Maestro refers to a set of advances in workload-aware scheduling for LLM-based Multi-Agent Systems (LLM-MAS), enabling efficient cross-cluster GPU orchestration under stringent resource budgets. LLM-MAS architectures, which decompose complex user queries into collaborative workflows of specialized LLM-powered agents, induce substantial system-level challenges well beyond those encountered in single-turn LLM inference. These include highly variable and input-dependent resource demands, intricate inter-agent dependencies, sharp trade-offs between memory fragmentation and multi-model overprovisioning, and the need to optimize for latency, throughput, and service-level objectives (SLOs) simultaneously. Maestro delivers a unified, hierarchical, prediction-driven solution to these issues—integrating per-stage semantic modeling, memory-efficient multi-model co-location, latency-aware cluster routing, and workflow-aware global prioritization—demonstrating significant improvements in memory utilization and SLO attainment over prior art (Wang et al., 11 Jun 2026).

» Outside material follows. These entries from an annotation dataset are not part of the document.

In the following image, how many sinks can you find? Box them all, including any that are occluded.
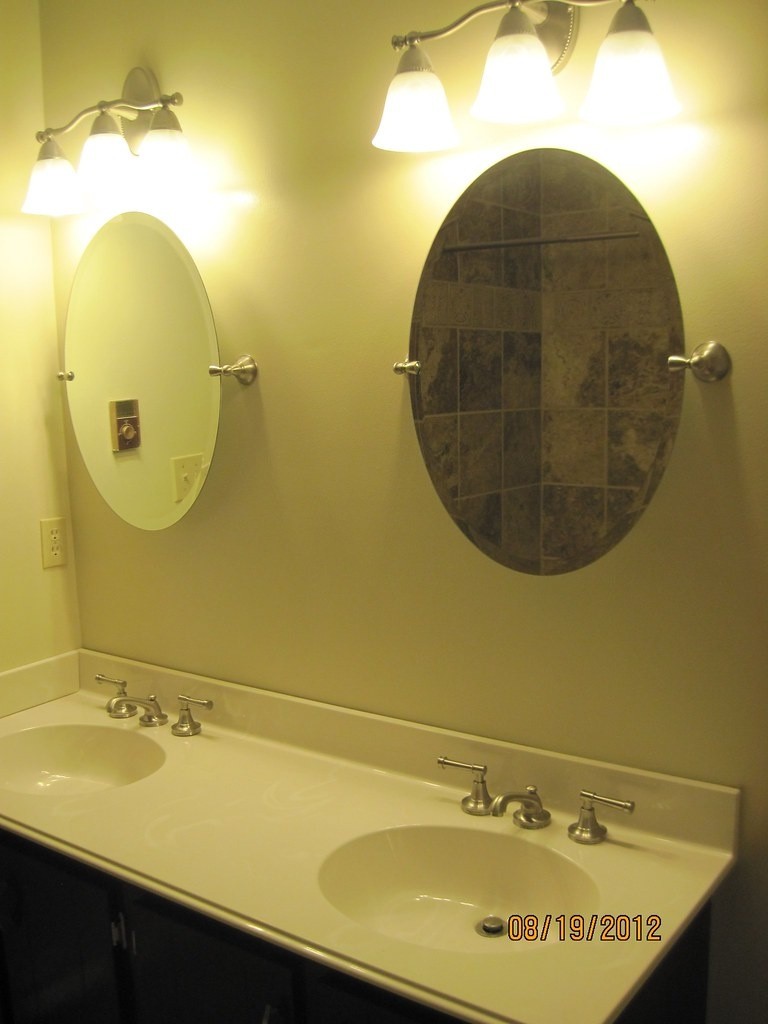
[0,724,166,795]
[318,825,601,956]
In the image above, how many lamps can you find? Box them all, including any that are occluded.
[372,0,673,152]
[22,68,196,219]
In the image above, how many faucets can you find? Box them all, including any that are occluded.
[489,785,552,829]
[106,692,168,728]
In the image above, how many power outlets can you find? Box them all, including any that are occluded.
[40,517,66,568]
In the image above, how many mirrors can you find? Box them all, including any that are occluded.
[406,147,682,575]
[62,212,219,532]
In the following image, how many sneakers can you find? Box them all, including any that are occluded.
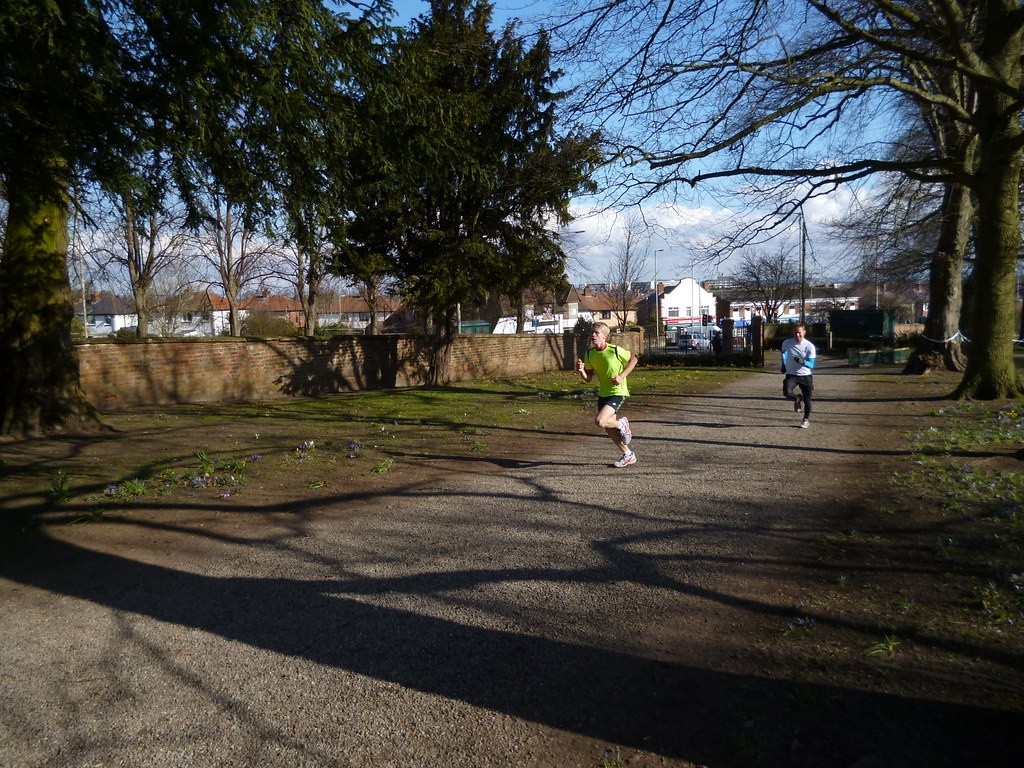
[618,416,632,445]
[613,452,637,468]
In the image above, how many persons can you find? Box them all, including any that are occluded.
[781,323,816,429]
[712,333,721,355]
[576,322,638,468]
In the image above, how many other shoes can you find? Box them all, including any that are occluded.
[800,417,809,429]
[794,394,803,413]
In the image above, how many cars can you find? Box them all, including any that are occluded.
[678,333,711,349]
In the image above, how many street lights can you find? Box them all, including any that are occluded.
[654,249,664,342]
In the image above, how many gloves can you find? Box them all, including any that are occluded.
[780,367,787,374]
[794,356,804,365]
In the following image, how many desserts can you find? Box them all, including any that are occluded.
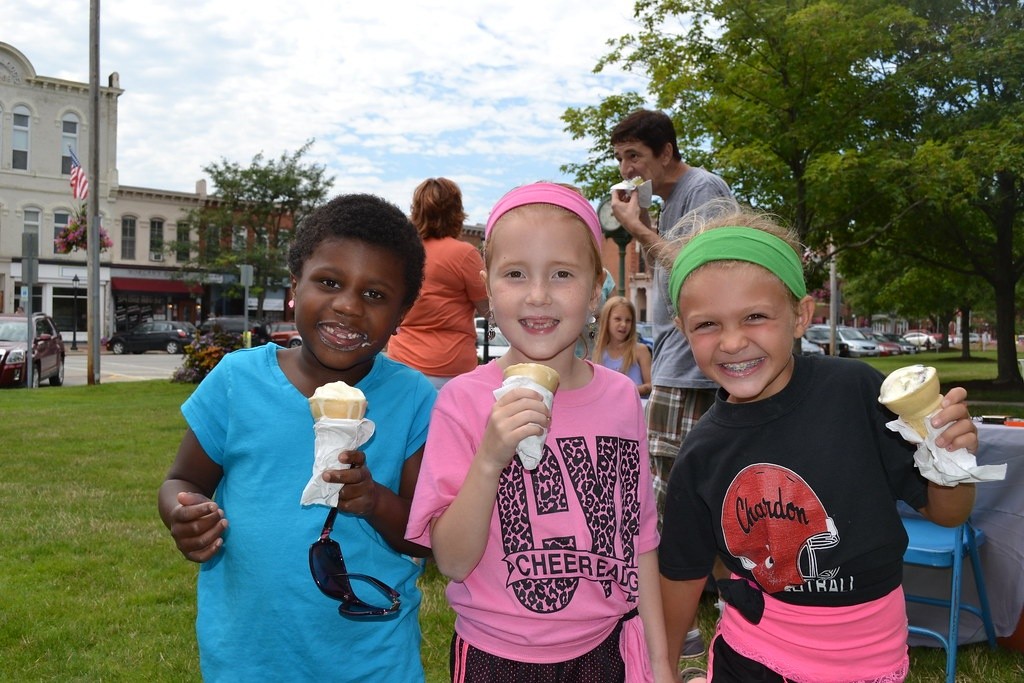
[622,176,644,186]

1. Motivation: Challenges in LLM-MAS Serving

Workflows in LLM-MAS transform each user query into multi-stage, agent-specialized pipelines. The resource consumption for such workloads is amplified due to multiple iterative LLM invocations, unpredictably variable decode costs, and diverse model memory footprints. Key challenges targeted by Maestro include:

  • Non-deterministic, input-conditioned decode costs, especially at the KV-cache level.
  • Fragmentation and over-commitment requirements of hosting many models with different memory needs on a single GPU.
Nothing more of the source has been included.